* [INPUT RECORDS]
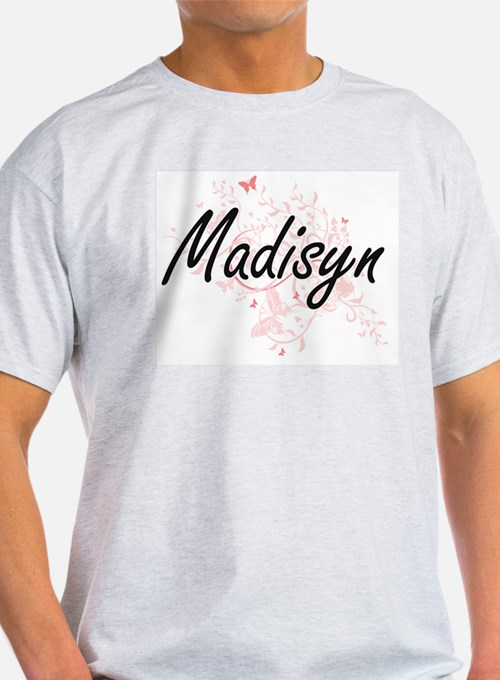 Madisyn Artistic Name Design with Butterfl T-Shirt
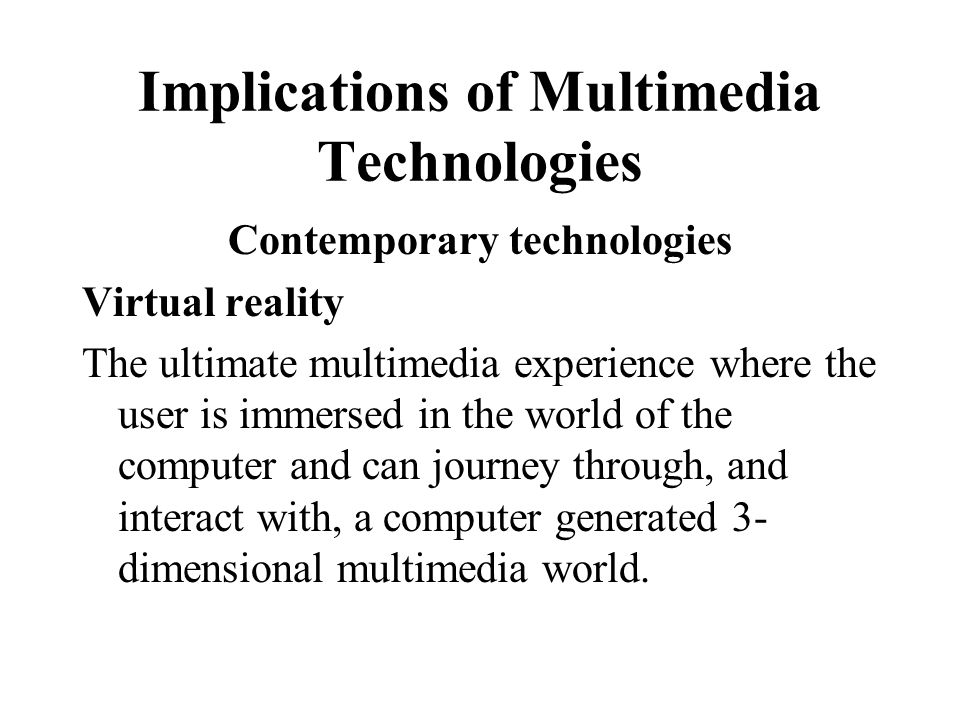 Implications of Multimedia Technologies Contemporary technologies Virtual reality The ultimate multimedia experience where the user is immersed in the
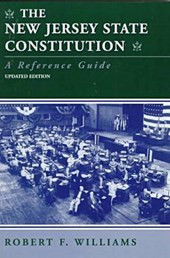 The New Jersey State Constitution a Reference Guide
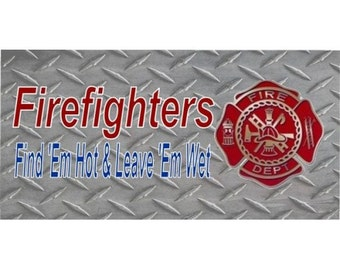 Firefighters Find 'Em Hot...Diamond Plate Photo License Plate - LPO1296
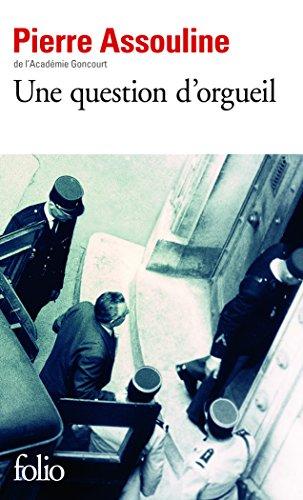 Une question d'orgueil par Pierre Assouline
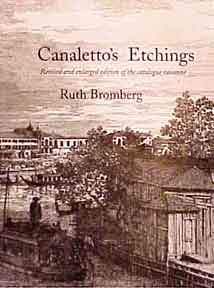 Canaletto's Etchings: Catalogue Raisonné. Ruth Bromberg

--

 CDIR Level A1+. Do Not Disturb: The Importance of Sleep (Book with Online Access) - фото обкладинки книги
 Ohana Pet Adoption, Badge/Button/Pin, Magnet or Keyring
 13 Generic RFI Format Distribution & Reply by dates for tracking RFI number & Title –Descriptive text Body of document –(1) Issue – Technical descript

* [TRY IT]
Above are the records. Print exactly, and only, the lines from the line with "Ohana Pet Adoption, Badge/Button/Pin, Magnet" to the line with "13 Generic RFI", both inclusive.

* [TASK OUTPUT]
 Ohana Pet Adoption, Badge/Button/Pin, Magnet or Keyring
 13 Generic RFI Format Distribution & Reply by dates for tracking RFI number & Title –Descriptive text Body of document –(1) Issue – Technical descript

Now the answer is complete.